■ Trecho fornecido ■

************

05 Fevereiro 2024
"A síntese do argumento do professor pode ser apreendida no primeiro período onde se lê que “Ao encerrar-se o ano de 2023 e passados 22 meses desde o início da guerra na Ucrânia, duas coisas estão absolutamente claras: a primeira é que os russos já venceram a guerra, do ponto de vista de seus objetivos políticos e militares;" escreve afirma Daniel Afonso da Silva, doutor em História Social pela Universidade de São Paulo, pós-doutorado em Relações Internacionais pela Sciences Po de Paris, professor na Universidade Federal da Grande Dourados e autor de “Muito além dos olhos azuis e outros escritos sobre relações internacionais contemporâneas”.
Ninguém minimamente informado sobre questões internacionais desde uma perspectiva brasileira passa indiferente às análises do professor José Luis Fiori. O nobre e distinto professor emérito da UFRJ é, antes e acima de tudo, uma usina de ideias e interpretações. Sempre agudas. Nunca triviais. Constantemente relevantes. Bem ao estilo old school. Longe do common sense. Feito para inspirar debates e reflexões.
Uma de suas intervenções mais recentes desse tipo vai contida em seu artigo A vitória estratégica da Rússia, em 2023.
O texto abarca a dimensão mundial da nova fase da tensão russo-ucraniana, saiu publicado no número 3 do periódico Observatório Internacional do Século XXI no início deste ano de 2024 e foi logo reproduzido nos mais variados lugares. Especialmente aqui, no GGN, no último dia 19 de janeiro. [vide https://jornalggn.com.br/geopolitica/a-vitoria-estrategica-da-russia-em-2023-por-jose-luis-fiori/ ].
Como na maior parte das vezes, nesse texto o professor Fiori mobiliza muitas imagens, interpretações e convicções pessoais. Tudo numa escrita elegante, envolvente e convincente. Soterrando o leitor numa avalanche de dados e informações. Tantos dados e informações que, às vezes, chega a inebriar que lê meditando.
Numa primeira leitura vai impossível não sucumbir à persuasão imediata. Numa segunda mirada vai virando possível se descolar um pouco da força dos argumentos e da exposição do professor. Logo em seguida, após as impressões mais sedimentadas, começam a surgir possibilidades de diálogo. Lendo pela terceira ou quarta vez fica possível até contraposições. No fundo, quem sabe, o objetivo-último do autor do clássico Os moedeiros falsos. Por ser assim, com toda a vênia, avante contrastar.
A síntese do argumento do professor pode ser apreendida no primeiro período onde se lê que “Ao encerrar-se o ano de 2023 e passados 22 meses desde o início da guerra na Ucrânia, duas coisas estão absolutamente claras: a primeira é que os russos já venceram a guerra, do ponto de vista de seus objetivos políticos e militares; e a segunda é que os Estados Unidos e a Inglaterra não admitirão jamais a sua derrota, devendo manter seu apoio ao exército ucraniano e à sua “guerra de atrito” com as forças russas, mesmo sabendo não já não existe nenhuma possibilidade real de vitória”.

************

■ Dados exibidos ■

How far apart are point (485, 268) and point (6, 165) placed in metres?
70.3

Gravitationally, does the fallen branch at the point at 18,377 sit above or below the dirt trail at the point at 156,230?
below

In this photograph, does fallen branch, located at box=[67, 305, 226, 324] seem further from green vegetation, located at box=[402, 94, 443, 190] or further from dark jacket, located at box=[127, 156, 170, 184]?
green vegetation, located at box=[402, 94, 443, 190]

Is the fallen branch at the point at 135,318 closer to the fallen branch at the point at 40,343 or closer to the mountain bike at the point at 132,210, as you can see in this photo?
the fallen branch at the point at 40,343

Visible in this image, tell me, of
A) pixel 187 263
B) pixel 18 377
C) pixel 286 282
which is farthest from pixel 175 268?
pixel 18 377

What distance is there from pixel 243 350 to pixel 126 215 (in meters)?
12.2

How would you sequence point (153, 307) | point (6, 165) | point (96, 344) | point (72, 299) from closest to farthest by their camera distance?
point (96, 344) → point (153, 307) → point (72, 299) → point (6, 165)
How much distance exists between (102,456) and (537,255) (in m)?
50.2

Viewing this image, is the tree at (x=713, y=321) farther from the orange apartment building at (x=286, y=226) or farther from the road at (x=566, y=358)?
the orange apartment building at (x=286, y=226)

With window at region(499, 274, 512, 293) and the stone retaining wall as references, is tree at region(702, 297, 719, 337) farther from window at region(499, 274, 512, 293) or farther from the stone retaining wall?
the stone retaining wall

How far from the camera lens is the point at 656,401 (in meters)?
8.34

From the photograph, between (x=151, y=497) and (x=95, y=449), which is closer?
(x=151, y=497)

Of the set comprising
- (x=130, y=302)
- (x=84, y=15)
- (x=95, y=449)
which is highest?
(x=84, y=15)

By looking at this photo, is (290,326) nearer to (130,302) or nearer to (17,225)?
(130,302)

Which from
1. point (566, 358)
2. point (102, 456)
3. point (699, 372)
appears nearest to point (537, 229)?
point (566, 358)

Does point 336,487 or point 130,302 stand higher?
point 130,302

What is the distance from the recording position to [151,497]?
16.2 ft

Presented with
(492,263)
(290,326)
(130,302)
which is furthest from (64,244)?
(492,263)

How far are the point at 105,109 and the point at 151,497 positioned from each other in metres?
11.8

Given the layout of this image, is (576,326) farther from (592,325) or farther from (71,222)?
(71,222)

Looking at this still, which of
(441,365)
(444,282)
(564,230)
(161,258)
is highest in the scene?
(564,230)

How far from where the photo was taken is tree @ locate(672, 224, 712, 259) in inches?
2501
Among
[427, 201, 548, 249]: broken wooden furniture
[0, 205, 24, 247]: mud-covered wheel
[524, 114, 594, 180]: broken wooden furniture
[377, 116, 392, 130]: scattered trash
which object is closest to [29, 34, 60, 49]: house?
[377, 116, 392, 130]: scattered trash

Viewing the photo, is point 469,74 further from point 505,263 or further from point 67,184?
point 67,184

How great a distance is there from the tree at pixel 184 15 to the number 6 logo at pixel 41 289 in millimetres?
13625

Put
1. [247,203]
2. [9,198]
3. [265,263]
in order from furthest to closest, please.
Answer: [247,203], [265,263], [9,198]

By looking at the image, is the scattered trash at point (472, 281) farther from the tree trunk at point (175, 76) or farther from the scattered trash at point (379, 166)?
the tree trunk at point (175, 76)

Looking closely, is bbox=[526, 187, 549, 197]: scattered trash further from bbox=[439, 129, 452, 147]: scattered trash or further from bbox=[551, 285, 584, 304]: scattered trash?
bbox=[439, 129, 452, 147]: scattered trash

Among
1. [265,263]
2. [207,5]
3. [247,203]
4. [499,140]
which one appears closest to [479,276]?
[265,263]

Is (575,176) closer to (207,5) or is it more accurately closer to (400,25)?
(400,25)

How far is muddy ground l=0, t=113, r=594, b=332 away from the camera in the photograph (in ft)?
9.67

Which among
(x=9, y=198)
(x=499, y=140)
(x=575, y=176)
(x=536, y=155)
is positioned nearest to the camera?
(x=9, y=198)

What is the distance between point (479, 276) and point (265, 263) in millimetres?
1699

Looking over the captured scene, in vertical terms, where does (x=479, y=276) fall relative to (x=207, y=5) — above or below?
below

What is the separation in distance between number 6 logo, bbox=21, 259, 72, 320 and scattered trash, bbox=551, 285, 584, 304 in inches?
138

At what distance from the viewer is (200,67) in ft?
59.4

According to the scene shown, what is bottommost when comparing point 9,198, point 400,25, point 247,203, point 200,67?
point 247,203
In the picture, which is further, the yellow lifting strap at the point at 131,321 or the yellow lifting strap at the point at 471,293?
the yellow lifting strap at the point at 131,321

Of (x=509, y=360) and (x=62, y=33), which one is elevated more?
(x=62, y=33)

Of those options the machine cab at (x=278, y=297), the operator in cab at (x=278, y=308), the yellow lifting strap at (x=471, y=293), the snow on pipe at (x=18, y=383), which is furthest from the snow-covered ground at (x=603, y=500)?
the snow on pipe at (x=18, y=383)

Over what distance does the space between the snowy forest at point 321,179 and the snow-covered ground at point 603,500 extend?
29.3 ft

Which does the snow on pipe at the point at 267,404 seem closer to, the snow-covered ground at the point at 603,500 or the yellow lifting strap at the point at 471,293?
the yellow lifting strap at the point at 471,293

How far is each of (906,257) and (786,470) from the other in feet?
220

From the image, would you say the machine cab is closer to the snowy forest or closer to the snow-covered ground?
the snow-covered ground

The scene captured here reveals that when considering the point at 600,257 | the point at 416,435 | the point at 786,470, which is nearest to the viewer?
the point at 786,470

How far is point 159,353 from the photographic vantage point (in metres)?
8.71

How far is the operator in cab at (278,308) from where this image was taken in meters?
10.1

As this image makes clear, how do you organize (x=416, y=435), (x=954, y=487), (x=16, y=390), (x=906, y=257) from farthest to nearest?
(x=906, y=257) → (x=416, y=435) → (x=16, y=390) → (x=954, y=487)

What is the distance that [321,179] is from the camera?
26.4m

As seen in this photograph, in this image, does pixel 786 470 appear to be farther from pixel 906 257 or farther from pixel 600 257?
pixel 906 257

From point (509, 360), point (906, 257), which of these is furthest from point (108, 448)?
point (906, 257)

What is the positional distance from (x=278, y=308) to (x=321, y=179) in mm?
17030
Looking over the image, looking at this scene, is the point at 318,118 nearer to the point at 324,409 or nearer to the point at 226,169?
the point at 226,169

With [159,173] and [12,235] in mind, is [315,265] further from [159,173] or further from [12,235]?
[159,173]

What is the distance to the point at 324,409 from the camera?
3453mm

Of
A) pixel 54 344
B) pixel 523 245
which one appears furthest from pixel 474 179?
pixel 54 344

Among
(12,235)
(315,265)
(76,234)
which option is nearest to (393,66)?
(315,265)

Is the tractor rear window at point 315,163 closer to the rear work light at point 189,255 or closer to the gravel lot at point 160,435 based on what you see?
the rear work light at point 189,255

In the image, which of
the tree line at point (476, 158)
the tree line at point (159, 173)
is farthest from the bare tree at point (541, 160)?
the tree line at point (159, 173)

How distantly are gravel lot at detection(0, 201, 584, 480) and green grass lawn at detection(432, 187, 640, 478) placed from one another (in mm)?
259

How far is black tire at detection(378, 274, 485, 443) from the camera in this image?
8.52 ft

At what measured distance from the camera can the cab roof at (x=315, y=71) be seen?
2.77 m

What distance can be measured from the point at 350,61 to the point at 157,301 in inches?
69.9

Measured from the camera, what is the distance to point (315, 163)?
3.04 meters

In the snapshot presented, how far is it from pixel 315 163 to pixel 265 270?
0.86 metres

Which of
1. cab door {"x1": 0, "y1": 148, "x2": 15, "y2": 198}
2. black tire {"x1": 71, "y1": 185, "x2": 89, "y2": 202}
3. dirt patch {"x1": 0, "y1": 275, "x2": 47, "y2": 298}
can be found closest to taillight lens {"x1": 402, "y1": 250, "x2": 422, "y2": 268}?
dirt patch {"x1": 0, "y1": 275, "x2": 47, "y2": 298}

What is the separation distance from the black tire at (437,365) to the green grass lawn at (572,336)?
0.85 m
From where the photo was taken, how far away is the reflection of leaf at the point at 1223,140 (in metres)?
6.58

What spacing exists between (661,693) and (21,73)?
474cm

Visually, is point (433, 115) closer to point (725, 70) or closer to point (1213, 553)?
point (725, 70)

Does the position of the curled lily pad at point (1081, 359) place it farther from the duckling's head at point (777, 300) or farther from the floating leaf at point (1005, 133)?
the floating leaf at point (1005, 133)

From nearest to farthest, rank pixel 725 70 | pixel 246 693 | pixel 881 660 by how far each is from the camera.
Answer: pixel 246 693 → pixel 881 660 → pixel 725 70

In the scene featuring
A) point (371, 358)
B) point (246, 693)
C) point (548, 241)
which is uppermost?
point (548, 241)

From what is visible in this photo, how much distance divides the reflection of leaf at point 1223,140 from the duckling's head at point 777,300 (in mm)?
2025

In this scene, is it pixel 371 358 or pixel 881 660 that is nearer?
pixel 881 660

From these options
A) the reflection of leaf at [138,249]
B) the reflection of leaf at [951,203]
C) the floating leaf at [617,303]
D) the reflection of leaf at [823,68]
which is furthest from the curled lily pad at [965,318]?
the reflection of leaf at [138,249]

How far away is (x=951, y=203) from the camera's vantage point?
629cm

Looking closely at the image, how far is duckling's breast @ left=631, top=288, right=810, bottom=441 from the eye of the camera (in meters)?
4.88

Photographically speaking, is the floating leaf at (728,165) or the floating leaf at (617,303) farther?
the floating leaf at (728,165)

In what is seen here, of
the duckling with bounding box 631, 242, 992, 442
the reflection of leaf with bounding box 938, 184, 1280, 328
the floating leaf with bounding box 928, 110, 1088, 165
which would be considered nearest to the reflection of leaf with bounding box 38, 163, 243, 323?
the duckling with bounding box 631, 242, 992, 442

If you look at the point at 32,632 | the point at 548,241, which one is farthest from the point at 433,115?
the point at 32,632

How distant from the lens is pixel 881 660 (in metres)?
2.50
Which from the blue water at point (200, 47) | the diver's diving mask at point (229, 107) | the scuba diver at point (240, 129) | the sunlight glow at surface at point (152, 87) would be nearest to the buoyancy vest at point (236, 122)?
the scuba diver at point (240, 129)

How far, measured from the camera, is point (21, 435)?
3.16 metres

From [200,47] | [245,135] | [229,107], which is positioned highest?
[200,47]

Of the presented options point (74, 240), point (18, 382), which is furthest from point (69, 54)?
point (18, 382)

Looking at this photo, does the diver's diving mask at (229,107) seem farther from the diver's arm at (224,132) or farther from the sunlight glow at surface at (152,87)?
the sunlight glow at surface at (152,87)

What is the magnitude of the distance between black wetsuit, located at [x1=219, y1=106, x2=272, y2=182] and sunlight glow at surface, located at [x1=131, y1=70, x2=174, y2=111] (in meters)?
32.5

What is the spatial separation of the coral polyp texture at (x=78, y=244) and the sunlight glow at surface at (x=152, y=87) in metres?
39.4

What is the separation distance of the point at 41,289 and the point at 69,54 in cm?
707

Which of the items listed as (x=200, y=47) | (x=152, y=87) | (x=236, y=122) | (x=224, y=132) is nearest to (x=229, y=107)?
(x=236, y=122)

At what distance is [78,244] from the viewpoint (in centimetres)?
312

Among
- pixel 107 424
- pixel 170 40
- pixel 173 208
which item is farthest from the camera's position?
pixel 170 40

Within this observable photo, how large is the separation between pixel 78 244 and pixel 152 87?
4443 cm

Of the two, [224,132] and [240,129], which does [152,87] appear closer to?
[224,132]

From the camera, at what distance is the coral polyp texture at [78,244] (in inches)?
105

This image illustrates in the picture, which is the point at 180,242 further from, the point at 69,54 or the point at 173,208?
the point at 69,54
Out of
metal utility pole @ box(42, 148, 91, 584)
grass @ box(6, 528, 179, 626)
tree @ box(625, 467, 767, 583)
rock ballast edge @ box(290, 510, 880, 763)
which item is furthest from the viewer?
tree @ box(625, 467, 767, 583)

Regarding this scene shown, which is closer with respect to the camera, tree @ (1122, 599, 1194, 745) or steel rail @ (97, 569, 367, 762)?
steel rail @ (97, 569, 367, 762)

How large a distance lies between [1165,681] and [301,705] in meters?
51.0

************

■ Objetivo A ■
Conte as linhas da listagem em que aparece a palavra "more". Informe somente o número.
■ Objetivo B ■
Prossiga a redação do texto sobre o artigo de José Luis Fiori acerca da guerra na Ucrânia, começando logo após o último período apresentado.

■ Resposta A ■
2

■ Resposta B ■
Não é o caso de se retornar à querela conceitual para a se dimensionar se trata-se ou não de uma guerra isso que se passa em terras eslavas desde fevereiro de 2022. Esse problema já justificou diatribes e conversas indigesta como aquela mantida em “De volta a ‘Guerra sem fim’”, publicada aqui no GGN tempos atrás [vide https://jornalggn.com.br/opiniao/de-volta-a-guerra-sem-fim-por-daniel-afonso-da-silva/].
Também não merece muita discussão a primeira parte do argumento do professor que reconhece que “os russos já venceram a guerra, do ponto de vista de seus objetivos políticos e militares”.
Bem antes de fevereiro de 2022 isso já era uma realidade e o professor Fiori – na trilha dos melhores analistas internacionais do planeta como o finado Henry Kissinger e o bem vivo John Mearsheimer – sabe bem disso. A impotência das sanções ante a Rússia foi apenas mais um revelador das insuficiências do eixo Washington-Londres-Paris-Berlim-Bruxelas.
Mas a segunda parte do argumento merece retornos mais demorados.
“...os Estados Unidos e a Inglaterra não admitirão jamais a sua derrota, devendo manter seu apoio ao exército ucraniano e à sua ‘guerra de atrito’ com as forças russas, mesmo sabendo não já não existe nenhuma possibilidade real de vitória”.
Com toda a vênia ao nobre professor, jamais existiu a possibilidade de vitória sobre a Rússia. A presente “guerra por procuração” em solo ucraniano nunca deixou de ser a continuação da provocação norte-americana ante aos resquícios do Mundo Soviético após 1989-1991. Europeus – notadamente, os continentais – caíram, pouco a pouco, nas armadilhas de Washington que sempre desejou bloquear a ascensão da China e do Oriente Médio enfraquecendo a Rússia ao longo do presente século.
Virou cômico, depois de 2022, ouvir o presidente francês e variadas autoridades europeias afirmarem peremptoriamente que “a Rússia não pode ganhar a guerra”. É interessante se notar esse tropismo – para não dizer mau-caratismo – induzido.
A Rússia jamais declarou guerra à Ucrânia. Conseguintemente os russos jamais estabeleceram prazo para se desengajar do território ucraniano. O objetivo não é venceu militarmente a Ucrânia. O propósito é restaurar a preponderância da soberania russa sobre a Eurásia. Discutir se isso é legítimo ou não seria outra conversa geopolítica bem longa e complexa. De toda sorte, o presidente Putin nem os russos têm pressa. Eles querem somente impedir a “ocidentalização” da Ucrânia. Trata-se, sim, de uma questão nacional. Mas sobretudo de uma questão civilizacional.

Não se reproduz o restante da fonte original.